Plötzlich eine neue Ausgrabung mit einem archäologischen Experiment, die das Museum noch nicht hatte. Grabungsstolz bei der Autorin, weitere Recherchen. Zwei, drei Assoziationen von der Ausstellung verknüpfen sich mit dem Gelesenen, weitere Ideen führen zu weiteren Quellen. Abends zappe ich zufällig etwas durchs Fernsehen und stoße auf eine ältere Wiederholung. Es geht um den Fund, und das Experiment, das ich recherchieren wollte.

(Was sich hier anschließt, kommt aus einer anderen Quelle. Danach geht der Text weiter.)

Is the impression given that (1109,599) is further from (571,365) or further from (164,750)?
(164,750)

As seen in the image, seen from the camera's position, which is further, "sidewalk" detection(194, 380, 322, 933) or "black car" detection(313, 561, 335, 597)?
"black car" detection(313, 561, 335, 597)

Heute stehe ich schon unter Strom, es zeichnen sich langsam Linien im Thema ab. Die Recherche nähert sich den wirklich guten Texten und Tiefen. Das erkennt man immer daran, dass man Gugel längst verlassen hat und auf irgendwelchen Universitäts- oder Regierungsservern um Geld für das Einlesen der Fachzeitschriften gebeten wird. Endlich habe ich einen Fachmann, die Ausbeute ist riesig, ein anderer Fachmann wird empfohlen. Mein detektivischer Spürsinn läuft heiß. Ich verfolge seine Spuren. Noch kann ich nicht genau sagen, ob er in Syrien oder Arabien, den USA oder England weilt.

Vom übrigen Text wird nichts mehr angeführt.